NewRez is reducing or changing our overlays for Conforming, FHA and VA products, effective immediately
Conforming, FHA and VA Overlay Removals or Modifications
The list below highlights most of the overlay removals but is not all inclusive. See the Product Profiles for complete guidelines.
Conforming Transactions
- Credit score 620 no longer a requirement for LPA loans. Follow the LPA Feedback Certificate.
- LPA loans are eligible for borrowers with a credit event with extenuating circumstances (bankruptcy, foreclosure, etc.)
- Manufactured Homes may comply with Fannie Mae or Freddie Mac for the following requirements:
- Follow DU/LPA for credit score; 660 no longer required
- Second Homes LTV/CLTV may follow DU/LPA
- A minimum 5% of borrower’s own funds into transaction is no longer required.
- Structurally modified units or units that have an addition are permitted; subject to compliance with Fannie Mae and Freddie Mac guidelines. A structural engineer’s report will be required.
- Transferred appraisals will be permitted
- Manually underwritten loans are permitted
- Freddie Mac transactions: The 5% reduction to LTV when subordinate financing exists is no longer required.
- Properties listed for sale must not be listed at time of disbursement. It is no longer required to cancel the listing by the application date.

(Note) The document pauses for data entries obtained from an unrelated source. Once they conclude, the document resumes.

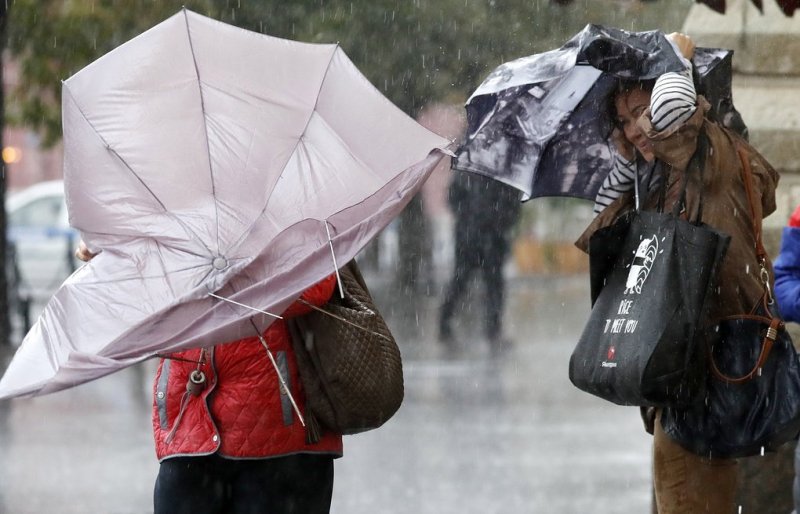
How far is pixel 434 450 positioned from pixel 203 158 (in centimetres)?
544

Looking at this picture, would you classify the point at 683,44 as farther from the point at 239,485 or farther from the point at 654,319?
the point at 239,485

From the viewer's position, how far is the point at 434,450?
9242mm

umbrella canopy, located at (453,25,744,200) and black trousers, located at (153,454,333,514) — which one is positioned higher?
umbrella canopy, located at (453,25,744,200)

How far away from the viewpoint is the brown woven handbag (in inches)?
163

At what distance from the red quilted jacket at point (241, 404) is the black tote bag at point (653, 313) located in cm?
90

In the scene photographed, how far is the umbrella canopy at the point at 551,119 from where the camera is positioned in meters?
4.77

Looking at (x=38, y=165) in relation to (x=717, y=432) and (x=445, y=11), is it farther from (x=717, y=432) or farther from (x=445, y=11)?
(x=717, y=432)

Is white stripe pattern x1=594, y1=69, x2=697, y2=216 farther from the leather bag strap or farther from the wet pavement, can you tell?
the wet pavement

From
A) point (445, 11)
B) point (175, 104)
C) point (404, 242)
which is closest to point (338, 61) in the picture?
point (175, 104)

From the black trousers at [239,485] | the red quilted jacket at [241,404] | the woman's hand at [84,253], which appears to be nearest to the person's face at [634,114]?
the red quilted jacket at [241,404]

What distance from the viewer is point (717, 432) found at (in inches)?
175

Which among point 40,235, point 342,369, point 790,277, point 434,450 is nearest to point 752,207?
point 790,277

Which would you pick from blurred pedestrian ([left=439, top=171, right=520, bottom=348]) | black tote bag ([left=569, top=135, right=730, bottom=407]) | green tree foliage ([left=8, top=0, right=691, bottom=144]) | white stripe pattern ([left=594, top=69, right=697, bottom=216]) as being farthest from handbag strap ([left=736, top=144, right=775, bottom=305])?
blurred pedestrian ([left=439, top=171, right=520, bottom=348])

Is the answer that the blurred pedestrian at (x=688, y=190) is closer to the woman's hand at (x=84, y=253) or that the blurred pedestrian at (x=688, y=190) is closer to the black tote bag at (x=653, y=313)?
the black tote bag at (x=653, y=313)
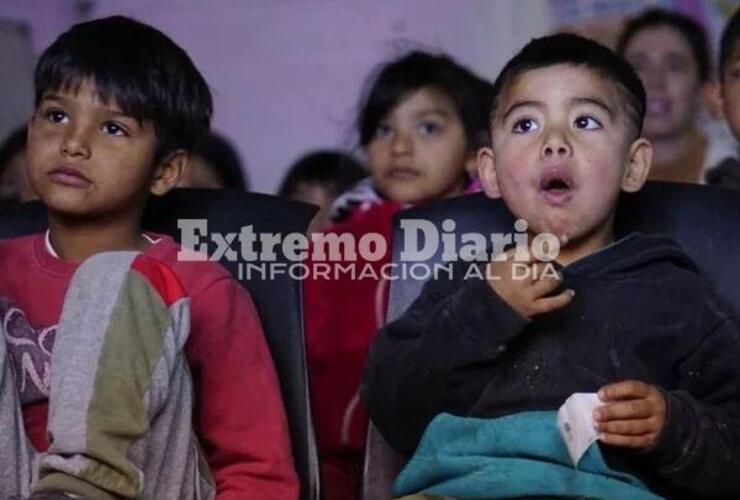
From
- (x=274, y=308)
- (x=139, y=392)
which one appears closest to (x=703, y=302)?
(x=274, y=308)

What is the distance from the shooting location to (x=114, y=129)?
1.84 metres

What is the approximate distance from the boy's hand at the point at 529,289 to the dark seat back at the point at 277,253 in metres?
0.33

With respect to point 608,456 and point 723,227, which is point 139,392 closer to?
point 608,456

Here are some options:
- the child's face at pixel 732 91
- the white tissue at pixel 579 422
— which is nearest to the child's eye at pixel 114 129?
the white tissue at pixel 579 422

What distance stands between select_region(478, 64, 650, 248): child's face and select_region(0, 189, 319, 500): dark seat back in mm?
269

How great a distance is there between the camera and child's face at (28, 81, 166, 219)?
1.82 m

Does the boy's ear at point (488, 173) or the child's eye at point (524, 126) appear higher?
the child's eye at point (524, 126)

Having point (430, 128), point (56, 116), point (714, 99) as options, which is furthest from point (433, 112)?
point (56, 116)

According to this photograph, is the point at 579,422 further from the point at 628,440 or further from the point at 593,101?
the point at 593,101

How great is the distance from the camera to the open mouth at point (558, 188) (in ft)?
Answer: 5.55

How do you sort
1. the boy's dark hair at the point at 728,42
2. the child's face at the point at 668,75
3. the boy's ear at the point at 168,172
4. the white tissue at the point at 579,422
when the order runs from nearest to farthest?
the white tissue at the point at 579,422 → the boy's ear at the point at 168,172 → the boy's dark hair at the point at 728,42 → the child's face at the point at 668,75

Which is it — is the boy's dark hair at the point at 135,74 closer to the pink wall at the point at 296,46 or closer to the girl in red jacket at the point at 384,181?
the girl in red jacket at the point at 384,181

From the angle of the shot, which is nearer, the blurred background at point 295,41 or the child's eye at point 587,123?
the child's eye at point 587,123

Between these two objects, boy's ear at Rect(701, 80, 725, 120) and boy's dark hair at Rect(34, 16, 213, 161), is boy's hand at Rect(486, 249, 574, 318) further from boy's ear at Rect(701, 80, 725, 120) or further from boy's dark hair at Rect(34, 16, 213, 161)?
boy's ear at Rect(701, 80, 725, 120)
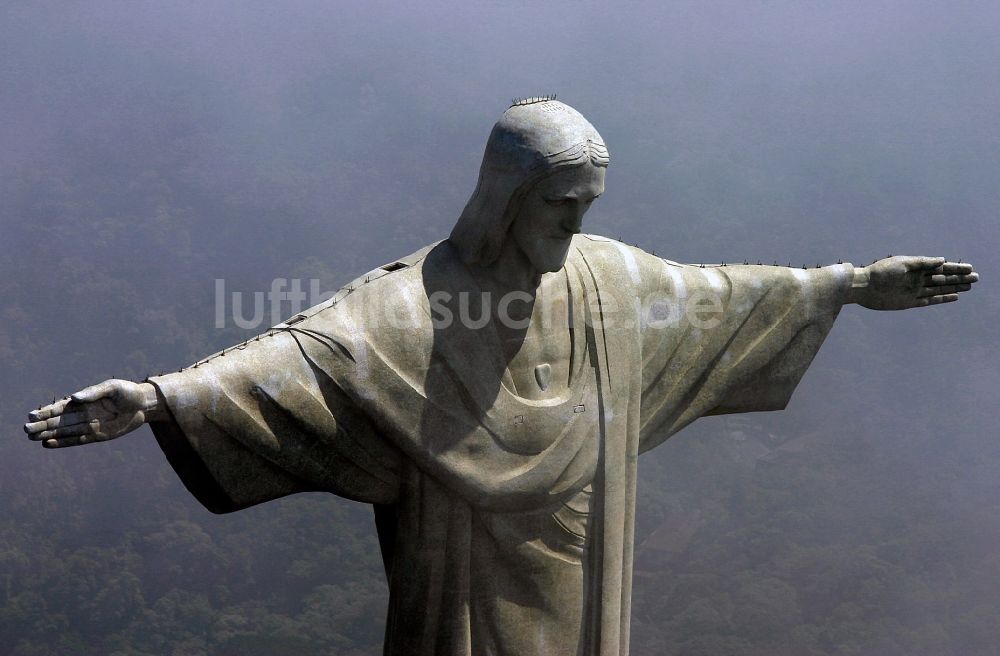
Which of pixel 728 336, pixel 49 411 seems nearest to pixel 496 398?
pixel 728 336

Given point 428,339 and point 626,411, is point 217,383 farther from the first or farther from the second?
point 626,411

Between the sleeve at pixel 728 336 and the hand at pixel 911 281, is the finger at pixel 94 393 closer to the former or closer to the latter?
the sleeve at pixel 728 336

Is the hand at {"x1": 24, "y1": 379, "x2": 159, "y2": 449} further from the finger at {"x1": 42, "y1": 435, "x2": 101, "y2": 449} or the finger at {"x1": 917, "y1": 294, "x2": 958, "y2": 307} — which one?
the finger at {"x1": 917, "y1": 294, "x2": 958, "y2": 307}

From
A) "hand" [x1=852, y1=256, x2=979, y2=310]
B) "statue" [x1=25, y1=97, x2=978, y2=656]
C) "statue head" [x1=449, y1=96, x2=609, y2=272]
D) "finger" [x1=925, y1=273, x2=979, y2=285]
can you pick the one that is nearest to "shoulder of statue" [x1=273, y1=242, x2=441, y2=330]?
"statue" [x1=25, y1=97, x2=978, y2=656]

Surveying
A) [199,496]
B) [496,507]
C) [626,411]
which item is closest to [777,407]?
[626,411]

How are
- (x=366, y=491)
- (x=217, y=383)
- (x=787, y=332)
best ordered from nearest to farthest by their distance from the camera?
(x=217, y=383) → (x=366, y=491) → (x=787, y=332)

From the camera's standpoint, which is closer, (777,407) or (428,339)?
(428,339)
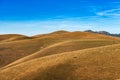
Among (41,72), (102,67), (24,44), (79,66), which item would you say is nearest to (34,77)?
(41,72)

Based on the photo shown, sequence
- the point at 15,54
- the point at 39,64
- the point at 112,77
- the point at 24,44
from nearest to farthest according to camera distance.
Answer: the point at 112,77 < the point at 39,64 < the point at 15,54 < the point at 24,44

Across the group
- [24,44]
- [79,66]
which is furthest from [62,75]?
[24,44]

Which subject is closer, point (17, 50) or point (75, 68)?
point (75, 68)

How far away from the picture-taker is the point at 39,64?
4828 cm

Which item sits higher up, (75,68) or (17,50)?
(17,50)

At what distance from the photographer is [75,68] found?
42656 millimetres

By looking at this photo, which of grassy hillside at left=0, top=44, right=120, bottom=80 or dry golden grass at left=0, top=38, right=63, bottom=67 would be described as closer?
grassy hillside at left=0, top=44, right=120, bottom=80

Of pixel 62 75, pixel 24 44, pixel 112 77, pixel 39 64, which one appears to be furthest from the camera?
pixel 24 44

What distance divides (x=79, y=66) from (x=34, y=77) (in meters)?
6.94

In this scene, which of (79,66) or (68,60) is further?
(68,60)

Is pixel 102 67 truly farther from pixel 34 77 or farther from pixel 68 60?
pixel 34 77

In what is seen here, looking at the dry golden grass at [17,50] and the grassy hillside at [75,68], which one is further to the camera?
the dry golden grass at [17,50]

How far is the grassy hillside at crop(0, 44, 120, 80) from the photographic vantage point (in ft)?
131

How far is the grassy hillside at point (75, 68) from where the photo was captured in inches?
1574
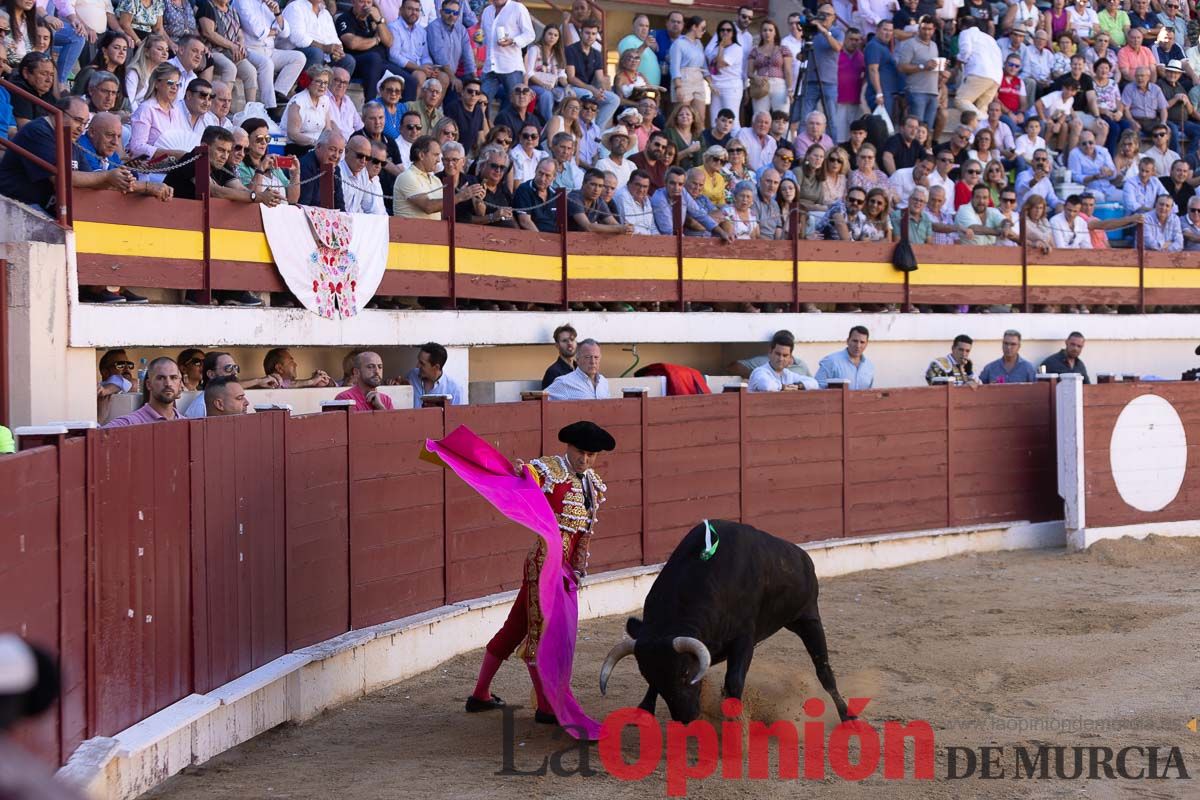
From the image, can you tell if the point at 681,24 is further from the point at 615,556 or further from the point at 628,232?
the point at 615,556

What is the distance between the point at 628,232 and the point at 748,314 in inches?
65.3

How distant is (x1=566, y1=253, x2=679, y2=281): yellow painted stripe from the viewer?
466 inches

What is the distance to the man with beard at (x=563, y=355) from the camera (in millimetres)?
9961

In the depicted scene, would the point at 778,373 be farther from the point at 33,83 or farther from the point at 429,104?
the point at 33,83

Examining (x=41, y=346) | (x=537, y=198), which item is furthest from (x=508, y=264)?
(x=41, y=346)

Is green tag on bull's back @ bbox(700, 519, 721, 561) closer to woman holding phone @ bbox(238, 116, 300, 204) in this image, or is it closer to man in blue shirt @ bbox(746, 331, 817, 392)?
woman holding phone @ bbox(238, 116, 300, 204)

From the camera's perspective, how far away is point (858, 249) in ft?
45.5

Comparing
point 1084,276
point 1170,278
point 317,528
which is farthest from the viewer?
point 1170,278

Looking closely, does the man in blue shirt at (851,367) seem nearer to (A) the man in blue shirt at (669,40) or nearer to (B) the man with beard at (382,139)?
(B) the man with beard at (382,139)

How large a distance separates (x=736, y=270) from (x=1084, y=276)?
172 inches

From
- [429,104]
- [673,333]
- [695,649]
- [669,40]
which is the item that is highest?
[669,40]

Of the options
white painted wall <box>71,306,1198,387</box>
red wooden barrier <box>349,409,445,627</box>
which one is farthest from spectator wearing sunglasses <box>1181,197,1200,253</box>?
red wooden barrier <box>349,409,445,627</box>

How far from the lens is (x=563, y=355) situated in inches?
407

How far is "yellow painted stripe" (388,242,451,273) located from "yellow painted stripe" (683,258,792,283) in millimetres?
2720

- Short sales are permitted per Fannie Mae or Freddie Mac guidelines.
- Self-employed borrowers: Follow DU/LPA requirements for tax return requirements.
- Employment Verification: IRS Form 4506-T is now required to be signed at closing for the following:
- For each borrower whose income is used to qualify
- Borrower(s) whose income has been validated through DU validation service or AIM must sign IRS Form 4506-T at closing even if DU or LPA waives the requirement
- For the business tax return transcript(s) when the business returns are used for qualification.
- For each borrower whose income is used to qualify
FHA Transactions
- Credit score has been reduced to 580 for manually underwritten loans; follow FHA guidelines for ratios and compensating factors
- Chapter 13 bankruptcy may follow FHA guidelines; it is no longer a requirement that the bankruptcy is discharged
- Extenuating circumstances for reduced seasoning on bankruptcies, foreclosure, DIL or short sales are permitted per FHA guidelines
- Removed requirements when using business assets for down payment and closing costs. FHA is silent; it is incumbent upon you to properly document the use of these funds
- The following programs are now eligible:
- Building on Own Land
- Energy Efficient Mortgages
- HUD-approved secondary residences
- Mortgage Credit Certificates
- Manufactured homes may comply with FHA guidelines for the following requirements:
- Minimum 660 credit score removed; see product profiles for minimum credit score
- Housing payment history to follow FHA guidelines
- May be manually underwritten per FHA guidelines
- Singlewide permitted
- Employment verification: IRS Form 4506-T is now required to be signed at closing for the following:
- For each borrower whose income is used to qualify
- For the business tax return transcript(s) when the business returns are used for qualification
- Not required for FHA Non-Credit Qualifying Refinance
VA Transactions
- Minimum 580 credit score to $1,000,000; 700 credit score to $1,500,000 (excluding manufactured homes)
- Minimum 620 credit score for IRRRLs
- VA credit guidelines may be followed, including non-traditional credit, bankruptcies, foreclosures, extenuating circumstances, DTI, etc.
- Employment verification: IRS Form 4506-T is now required to be signed at closing for the following:
- For each borrower whose income is used to qualify
- For the business tax return transcript(s) when the business returns are used for qualification
- Not required for VA IRRRL
Please reference our Product Profiles page for the changes outlined in this announcement.